Talabani’s role as a mediator between the ethnic and sectarian groups has taken a toll on him. Although his office does not have executive power in Iraq, he has an essential role in maintaining the ethnic balance of power in the country. Talabani, 75, has served as president since 2005 and has been praised for his efforts to dismantle the ethnic and religious fronts in the government.
The news about the president’s retirement raised questions about the identity of the next president and whether Iraqi Kurds will retain the post of President of the Republic, which as defined by the constitution is the second highest post in the Iraqi government after prime minister.
Kassim Daoud, an independent Shiite MP, said that President Talabani is a unique person with an exceptional character who is not only a Kurd but also a patriot. He added that all parties cooperated and worked with Talabani because they felt his love for and loyalty to Iraq.
The announcement of his departure comes at the onset of a wave of violence in Iraq following a period of relative calm.
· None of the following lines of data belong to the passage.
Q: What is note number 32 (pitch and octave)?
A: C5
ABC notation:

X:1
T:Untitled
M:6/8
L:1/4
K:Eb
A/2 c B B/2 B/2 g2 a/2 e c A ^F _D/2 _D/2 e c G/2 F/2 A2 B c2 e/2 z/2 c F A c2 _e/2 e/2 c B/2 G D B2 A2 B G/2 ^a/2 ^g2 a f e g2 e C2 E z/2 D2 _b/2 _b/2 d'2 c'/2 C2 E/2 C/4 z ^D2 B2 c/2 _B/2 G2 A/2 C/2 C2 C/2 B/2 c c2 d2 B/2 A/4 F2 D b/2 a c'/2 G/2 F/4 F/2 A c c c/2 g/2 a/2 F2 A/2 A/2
There have been a number of car bombings in the city of Hilla, south of Baghdad, and at the police academy in Baghdad, breaking the calm recently felt in Iraq.
Many are voicing concerns about the retirement of Talabani and the possibility of a struggle for the presidency between Sunni Arabs and Kurds. Both minorities claim the right to the presidency. The majority Shiites maintain the position of prime minister.